I observed the lunar eclipse last Sunday evening in the comfort of a hot tub. The air temperature was 20 degrees while the water temperature was 104 degrees. Occasionally I would submerge my head to warm up my nose.

The moon did take on a red/orange hue during the eclipse. The sky was surprisingly crystal clear after the storm passed. It’s really more difficult to identify the constellations when so many of the dimmer stars are visible. I learned to identify the important celestial navigation stars while at Maine Maritime. The methods that they were teaching at the time weren’t sticking in my head very well. Then I discovered a book by the children’s author of the Curious George books, H. A. Rey. His book, The Stars, A New Way To See Them, made it easy to find any star as well as the constellations. When I look at the Big Dipper now, I can’t help but see Ursa Major’s nose, shoulders and stubby tail plus the toes of both its fore and hind feet.

The big snow storm that buried many states in feet of snow luckily affected the Vineyard only as a quick freeze after two inches of rain. We here on the islands had nothing to shovel and no broken power lines. On the other hand, your car doors may have been frozen shut the next day. If you solved that problem by pouring a saucepan of hot water around the edges of the door you were frozen in again by the time you reached your destination. But at least you had the whole door to push on as opposed to pulling on a-hard-to-grip door handle.

The air temperature was still above freezing until sunset Sunday evening. Twenty-four hours later it was only seven degrees and the freshwater ponds had iced over. By Tuesday afternoon the ice was thick enough for skating. There were no blade marks on Brine’s Pond or Slipaway Pond. I’m not surprised though since it was so terribly cold and breezy. I had my skates with me but decided that I shouldn’t be the first out on the ice alone.

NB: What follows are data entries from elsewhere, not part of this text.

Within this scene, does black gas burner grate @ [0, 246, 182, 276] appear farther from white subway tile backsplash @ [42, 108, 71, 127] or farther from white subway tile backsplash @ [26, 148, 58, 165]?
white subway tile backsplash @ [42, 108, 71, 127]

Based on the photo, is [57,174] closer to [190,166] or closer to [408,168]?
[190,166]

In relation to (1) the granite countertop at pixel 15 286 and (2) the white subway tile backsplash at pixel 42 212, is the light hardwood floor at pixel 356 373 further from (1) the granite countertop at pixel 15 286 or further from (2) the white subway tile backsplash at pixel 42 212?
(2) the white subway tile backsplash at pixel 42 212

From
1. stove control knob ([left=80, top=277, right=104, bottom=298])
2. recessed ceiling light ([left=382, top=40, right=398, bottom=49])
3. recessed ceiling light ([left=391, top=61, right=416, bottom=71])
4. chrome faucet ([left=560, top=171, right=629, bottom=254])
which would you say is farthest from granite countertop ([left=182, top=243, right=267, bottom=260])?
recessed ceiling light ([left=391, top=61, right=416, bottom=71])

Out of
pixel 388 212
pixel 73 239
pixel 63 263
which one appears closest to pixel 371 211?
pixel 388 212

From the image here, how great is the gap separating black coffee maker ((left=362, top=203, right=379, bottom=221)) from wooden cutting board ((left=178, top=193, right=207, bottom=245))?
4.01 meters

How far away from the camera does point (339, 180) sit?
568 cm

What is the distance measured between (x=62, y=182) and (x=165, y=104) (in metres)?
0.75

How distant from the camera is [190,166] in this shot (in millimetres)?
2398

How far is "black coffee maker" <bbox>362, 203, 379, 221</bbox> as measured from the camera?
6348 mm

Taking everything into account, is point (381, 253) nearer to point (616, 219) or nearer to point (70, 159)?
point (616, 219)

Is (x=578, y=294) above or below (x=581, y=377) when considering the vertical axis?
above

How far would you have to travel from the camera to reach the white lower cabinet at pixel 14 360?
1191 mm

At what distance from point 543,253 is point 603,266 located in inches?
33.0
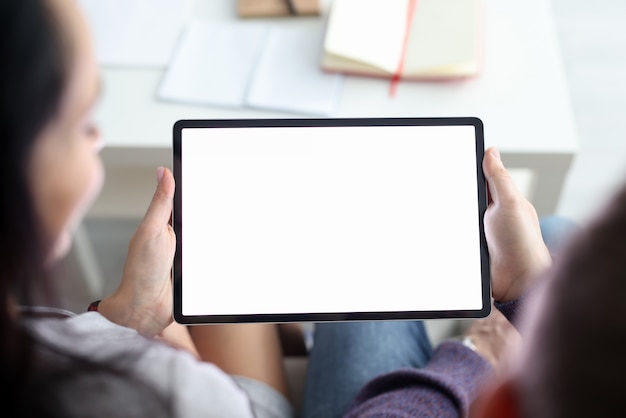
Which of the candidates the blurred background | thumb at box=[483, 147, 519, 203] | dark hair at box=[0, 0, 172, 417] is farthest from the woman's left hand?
thumb at box=[483, 147, 519, 203]

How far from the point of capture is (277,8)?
3.21ft

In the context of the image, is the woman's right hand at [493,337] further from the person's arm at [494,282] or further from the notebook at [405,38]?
the notebook at [405,38]

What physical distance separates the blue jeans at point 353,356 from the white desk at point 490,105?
0.43 feet

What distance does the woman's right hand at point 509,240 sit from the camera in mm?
668

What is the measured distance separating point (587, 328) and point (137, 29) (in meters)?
0.91

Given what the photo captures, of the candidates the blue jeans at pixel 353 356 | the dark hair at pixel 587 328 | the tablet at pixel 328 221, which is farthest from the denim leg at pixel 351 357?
the dark hair at pixel 587 328

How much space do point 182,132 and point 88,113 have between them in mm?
228

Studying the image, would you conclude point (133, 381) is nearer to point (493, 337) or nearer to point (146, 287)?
point (146, 287)

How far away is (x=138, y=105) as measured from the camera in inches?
35.7

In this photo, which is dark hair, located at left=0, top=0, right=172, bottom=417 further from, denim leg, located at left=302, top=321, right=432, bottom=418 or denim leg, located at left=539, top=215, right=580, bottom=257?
denim leg, located at left=539, top=215, right=580, bottom=257

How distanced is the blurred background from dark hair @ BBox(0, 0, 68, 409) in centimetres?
46

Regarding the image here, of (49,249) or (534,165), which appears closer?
(49,249)

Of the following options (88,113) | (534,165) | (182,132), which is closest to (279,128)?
(182,132)

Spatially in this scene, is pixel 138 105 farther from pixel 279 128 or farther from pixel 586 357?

Back when my daughters were little, there would be a dozen folks at once out on Brine’s Pond. We had some pretty fierce hockey games. That meant that often there would be a concentration of players in too small of an area, causing the brittle ice to crack under the strain. We didn’t fall through, but it made your hair stand on end. I had to remind kids that if the ice started to crack that they needed to spread out rather to obey their first instinct, which was to rush over to hang on to me for safety. I was usually the skater with the greatest gravitational pull. Everyone else figured that if the ice held me it would hold them.

Also, by Tuesday afternoon, Caleb’s Pond and Pocha Pond were covered with icy slush that hadn’t quite reached the shore. The same type of slush on Cape Pogue Bay and Katama Bay had blown over to their down-wind sides leaving them mostly open water. The two sailboats still moored in Edgartown Harbor had mustaches of ice along their water lines. Small rafts of ice floated past the ferry slips on the tide. By the time the paper hits the newsstands all of that salt ice will be gone. It starts melting at 28 degrees.

Those of you who read the Gazette online before the printed paper comes out will be happy to know that Elizabeth Whelan’s free art workshop is scheduled for Thursday, Jan. 24 from 6:30 to 9:30 p.m. The next one is two weeks later on Thursday, Feb. 8.

If you are up before sunrise these days look towards the southeast sky to see two very bright objects close together low in the sky. They are Venus and Jupiter. Bright Venus is above slightly dimmer Jupiter. On Jan. 27, they will be only 2.4 degrees apart. That’s less than an inch apart at arms length. After the sun and moon, these two rank as the brightest celestial objects. There is something inexplicably stunning about this considering that they are just two pin points of light.